The Three Golden Exam Rules
Exams are almost upon us. A few weeks ago, fresh faced and with new stationery, we marched to our respective law libraries to begin another round of coffee, reading and sleeplessness. In my four years as a law-sufferer, I have discovered the three golden rules of exam time…
1. The Past Exam Rule
The humble law student shall not discuss past exams. The moment your pen is down there is nothing else you can do to pass the subject; it is in the hands of the law gods now. It doesn’t help to talk about the legal issues once you’ve left the exam hall, nor is your post-exam analysis any indication that you are correct. You’re just going to stress yourself out.
2. The Future Exam Rule
Law students shall not freak fellow law nerds out by discussing future exams on the morning of another exam. This is an important one.

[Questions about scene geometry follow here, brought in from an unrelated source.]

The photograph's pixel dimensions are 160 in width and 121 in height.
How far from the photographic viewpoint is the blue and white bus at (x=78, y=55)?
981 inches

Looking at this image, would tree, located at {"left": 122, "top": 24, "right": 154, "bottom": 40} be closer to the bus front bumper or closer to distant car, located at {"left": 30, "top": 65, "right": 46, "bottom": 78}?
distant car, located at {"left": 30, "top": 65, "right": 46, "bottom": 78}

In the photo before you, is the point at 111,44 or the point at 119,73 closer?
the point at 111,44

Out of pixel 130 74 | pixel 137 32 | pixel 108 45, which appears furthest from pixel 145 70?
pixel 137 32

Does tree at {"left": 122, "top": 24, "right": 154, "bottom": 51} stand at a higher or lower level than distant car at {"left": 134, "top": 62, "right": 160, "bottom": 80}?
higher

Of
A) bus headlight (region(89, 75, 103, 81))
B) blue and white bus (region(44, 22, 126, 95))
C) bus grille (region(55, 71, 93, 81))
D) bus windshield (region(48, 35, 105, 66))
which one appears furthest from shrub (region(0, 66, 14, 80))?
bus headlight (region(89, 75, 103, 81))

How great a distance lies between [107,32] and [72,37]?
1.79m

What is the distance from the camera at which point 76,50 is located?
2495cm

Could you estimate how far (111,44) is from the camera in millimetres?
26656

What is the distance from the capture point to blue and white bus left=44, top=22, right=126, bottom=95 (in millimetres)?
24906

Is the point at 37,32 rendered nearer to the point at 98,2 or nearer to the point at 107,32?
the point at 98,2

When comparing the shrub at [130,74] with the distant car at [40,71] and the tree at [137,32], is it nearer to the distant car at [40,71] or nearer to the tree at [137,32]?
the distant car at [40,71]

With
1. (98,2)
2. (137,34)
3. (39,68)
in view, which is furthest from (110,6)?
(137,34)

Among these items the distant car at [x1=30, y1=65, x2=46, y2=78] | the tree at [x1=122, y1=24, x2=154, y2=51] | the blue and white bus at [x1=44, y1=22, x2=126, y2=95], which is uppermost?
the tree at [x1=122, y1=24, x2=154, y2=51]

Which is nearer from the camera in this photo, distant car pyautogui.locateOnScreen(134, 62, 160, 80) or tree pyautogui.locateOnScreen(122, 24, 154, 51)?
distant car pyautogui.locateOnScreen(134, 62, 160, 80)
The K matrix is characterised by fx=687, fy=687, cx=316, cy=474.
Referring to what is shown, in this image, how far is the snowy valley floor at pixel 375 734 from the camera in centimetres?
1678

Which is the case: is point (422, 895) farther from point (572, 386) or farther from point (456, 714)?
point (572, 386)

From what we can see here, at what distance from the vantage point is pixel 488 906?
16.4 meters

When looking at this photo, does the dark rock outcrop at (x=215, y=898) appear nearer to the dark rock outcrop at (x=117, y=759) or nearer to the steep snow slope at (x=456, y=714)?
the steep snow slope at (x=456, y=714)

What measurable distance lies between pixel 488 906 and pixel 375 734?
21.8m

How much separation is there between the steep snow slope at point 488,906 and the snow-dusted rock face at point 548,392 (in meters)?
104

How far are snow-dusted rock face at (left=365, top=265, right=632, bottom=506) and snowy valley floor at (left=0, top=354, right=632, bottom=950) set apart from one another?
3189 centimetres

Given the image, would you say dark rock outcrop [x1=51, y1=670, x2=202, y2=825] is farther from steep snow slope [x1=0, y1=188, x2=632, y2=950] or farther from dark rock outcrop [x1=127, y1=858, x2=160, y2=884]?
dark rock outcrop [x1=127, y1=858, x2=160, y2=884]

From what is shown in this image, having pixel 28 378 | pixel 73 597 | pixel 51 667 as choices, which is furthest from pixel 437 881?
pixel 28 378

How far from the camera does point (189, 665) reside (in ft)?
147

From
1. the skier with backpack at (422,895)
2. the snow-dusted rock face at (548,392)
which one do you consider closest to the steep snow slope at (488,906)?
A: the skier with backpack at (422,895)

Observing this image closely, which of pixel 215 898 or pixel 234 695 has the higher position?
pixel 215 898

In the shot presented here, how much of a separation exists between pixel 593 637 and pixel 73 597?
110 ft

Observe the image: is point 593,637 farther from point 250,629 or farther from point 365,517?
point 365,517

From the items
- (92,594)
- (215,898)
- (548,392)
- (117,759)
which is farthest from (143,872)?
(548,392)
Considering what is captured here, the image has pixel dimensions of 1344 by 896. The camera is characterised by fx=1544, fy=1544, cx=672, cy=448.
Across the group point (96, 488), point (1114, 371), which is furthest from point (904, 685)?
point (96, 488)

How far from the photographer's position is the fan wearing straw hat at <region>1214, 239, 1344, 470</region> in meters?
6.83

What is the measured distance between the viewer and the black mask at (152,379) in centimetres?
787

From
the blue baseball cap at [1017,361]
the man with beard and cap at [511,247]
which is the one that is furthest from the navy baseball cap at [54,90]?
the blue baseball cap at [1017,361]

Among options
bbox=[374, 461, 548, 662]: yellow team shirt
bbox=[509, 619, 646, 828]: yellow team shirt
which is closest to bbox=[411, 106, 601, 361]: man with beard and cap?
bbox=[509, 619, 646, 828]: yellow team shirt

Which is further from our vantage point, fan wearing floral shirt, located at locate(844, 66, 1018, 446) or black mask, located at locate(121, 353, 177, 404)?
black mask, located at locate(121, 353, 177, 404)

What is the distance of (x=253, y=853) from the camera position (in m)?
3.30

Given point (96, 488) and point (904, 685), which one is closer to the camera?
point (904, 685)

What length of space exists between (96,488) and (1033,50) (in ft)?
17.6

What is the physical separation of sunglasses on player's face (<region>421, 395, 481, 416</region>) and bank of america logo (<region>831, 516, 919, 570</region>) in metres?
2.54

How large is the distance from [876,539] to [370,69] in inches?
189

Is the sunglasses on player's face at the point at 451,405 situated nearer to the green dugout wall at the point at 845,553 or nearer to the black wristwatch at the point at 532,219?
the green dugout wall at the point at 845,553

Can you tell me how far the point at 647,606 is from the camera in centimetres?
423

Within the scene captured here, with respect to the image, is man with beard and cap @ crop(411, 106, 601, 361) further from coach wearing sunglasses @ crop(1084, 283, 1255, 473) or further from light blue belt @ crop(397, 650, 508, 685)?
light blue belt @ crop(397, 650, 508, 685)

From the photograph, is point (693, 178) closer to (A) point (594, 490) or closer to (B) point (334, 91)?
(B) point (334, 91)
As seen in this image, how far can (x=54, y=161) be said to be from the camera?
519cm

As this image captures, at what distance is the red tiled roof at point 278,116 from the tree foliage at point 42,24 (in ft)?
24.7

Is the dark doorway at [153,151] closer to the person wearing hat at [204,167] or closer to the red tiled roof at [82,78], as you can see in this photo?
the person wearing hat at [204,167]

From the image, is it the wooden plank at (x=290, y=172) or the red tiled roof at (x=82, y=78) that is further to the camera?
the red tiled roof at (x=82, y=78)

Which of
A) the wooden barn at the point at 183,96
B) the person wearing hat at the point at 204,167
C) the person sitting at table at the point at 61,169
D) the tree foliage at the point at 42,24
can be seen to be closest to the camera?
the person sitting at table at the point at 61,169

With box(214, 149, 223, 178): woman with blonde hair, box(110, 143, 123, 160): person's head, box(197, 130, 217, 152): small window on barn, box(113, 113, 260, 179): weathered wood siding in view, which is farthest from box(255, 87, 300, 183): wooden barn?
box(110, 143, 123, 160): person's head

Take it one step at a time. You are stressing everyone out by talking about next Monday’s property exam on the morning of equity. If you have done your work for the semester and planned your time wisely you can take a breath, clear your head and focus on the task ahead. There is no point in getting ahead of yourself and freaking yourself out.
3. The Exam Marks Rule
A law student mustn’t brag, make excuses or publically boast about exact percentages or grades. It’s great to be proud, but don’t be a bragger. Chances are, someone is mourning a pass mark while you celebrate your high distinction. Put the ego away, Tiger. A simple ‘I did well’ will suffice.
There you have it, my three golden rules for exams, perfected over four years of torture and watching law students terrify each other. Try this method: leave an exam, go to the uni bar or other social activity and laugh your stress away. You, and everyone around you, will be glad you did.